[[ Data in this exercise open ]]
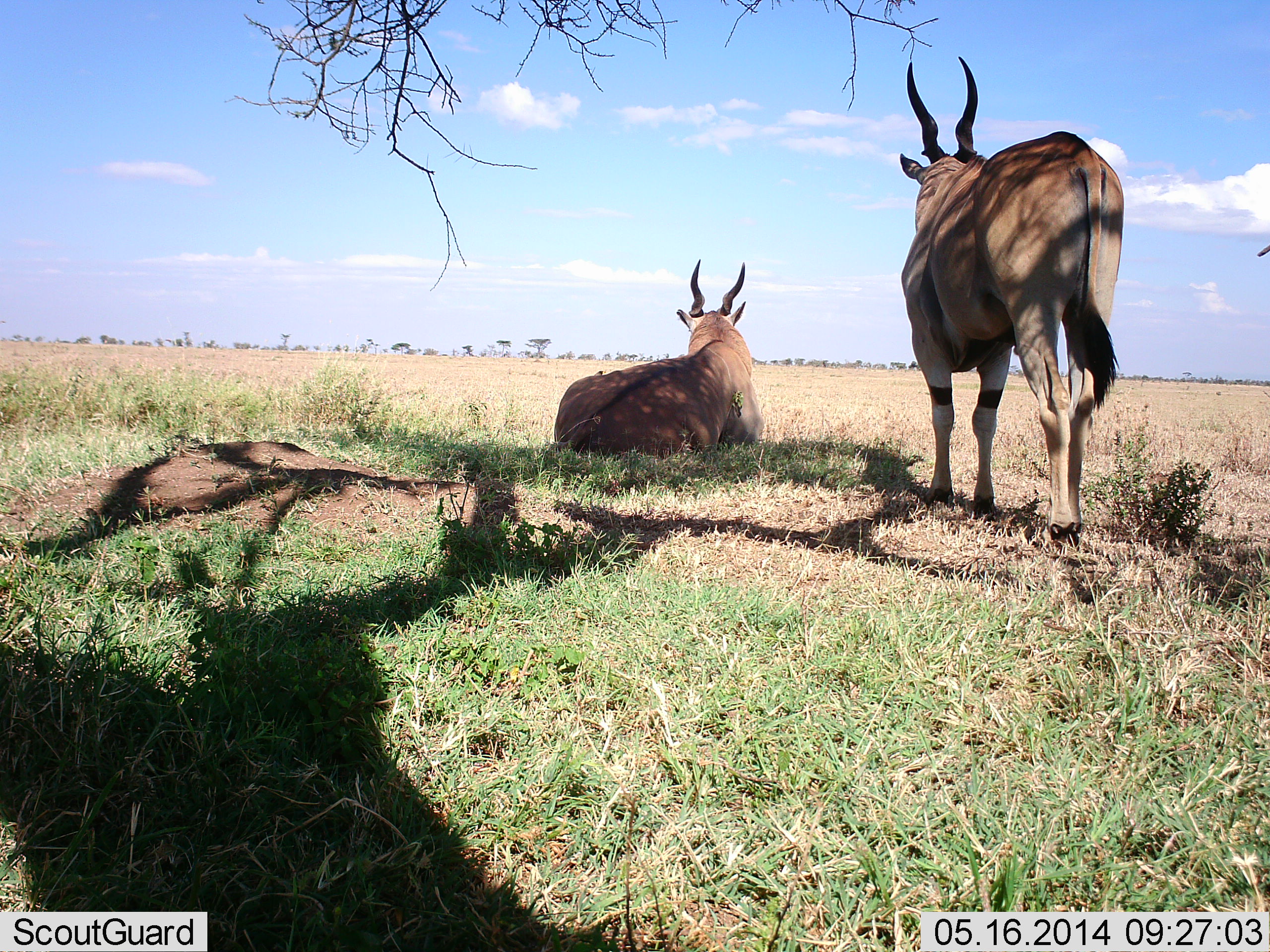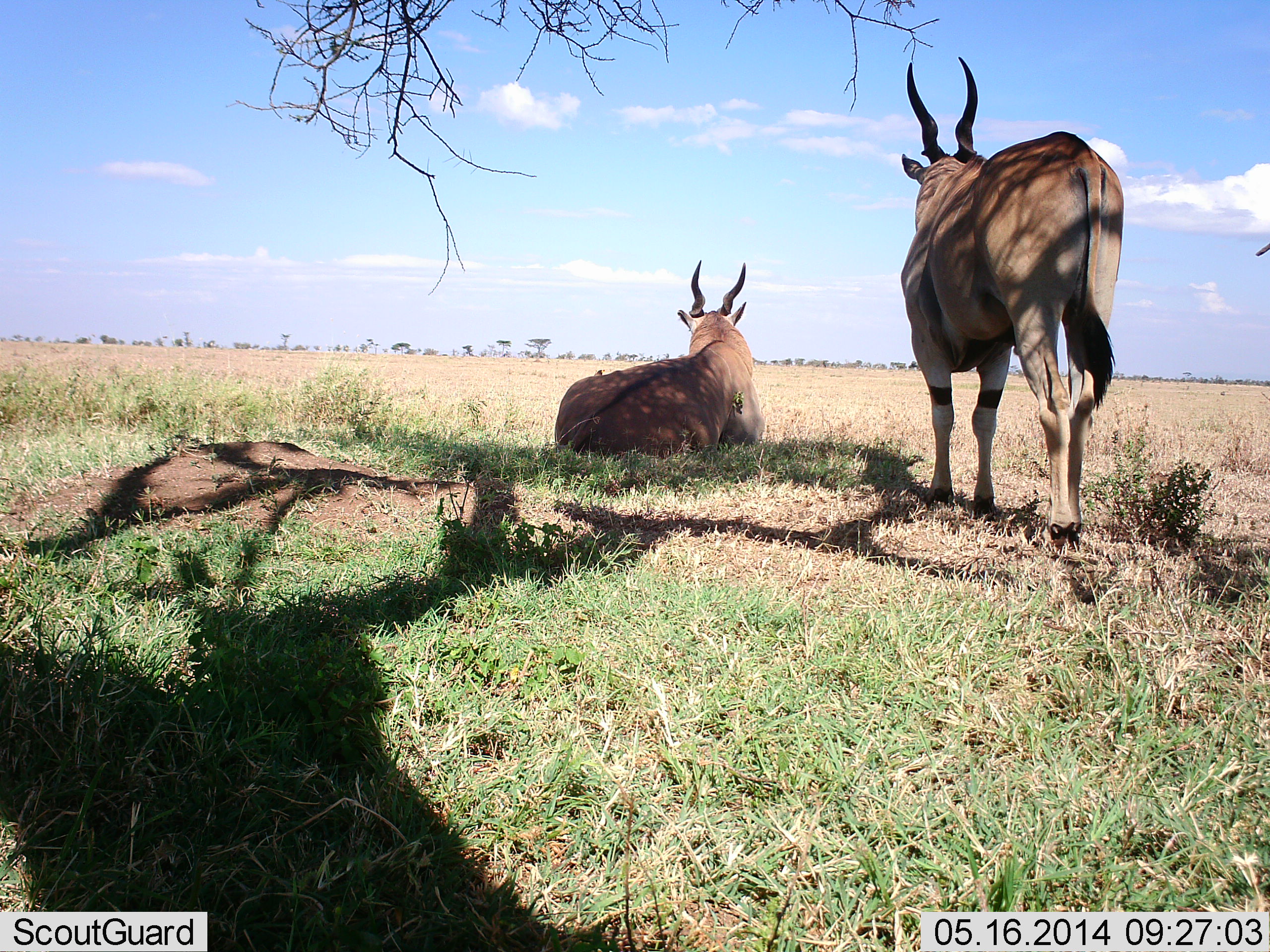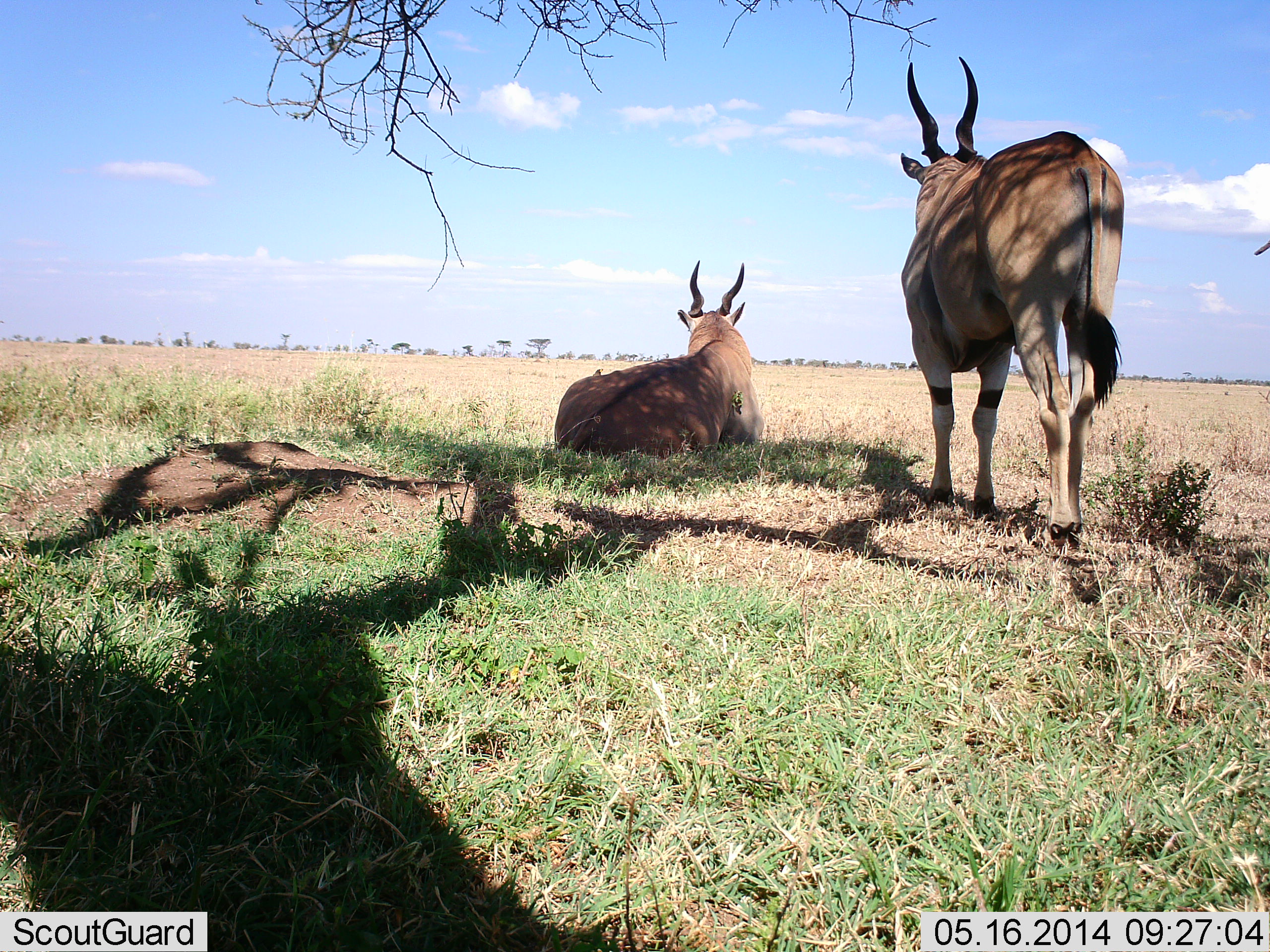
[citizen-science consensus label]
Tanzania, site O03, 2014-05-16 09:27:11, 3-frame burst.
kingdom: Animalia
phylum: Chordata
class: Mammalia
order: Artiodactyla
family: Bovidae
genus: Tragelaphus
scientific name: Tragelaphus oryx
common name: eland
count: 2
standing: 92%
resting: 100%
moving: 0%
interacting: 0%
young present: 0%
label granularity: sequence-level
[[ Data in this exercise closed ]]
Problem requirements:
Report how many lines in the data above contain "label", without any other words.

Result below:
2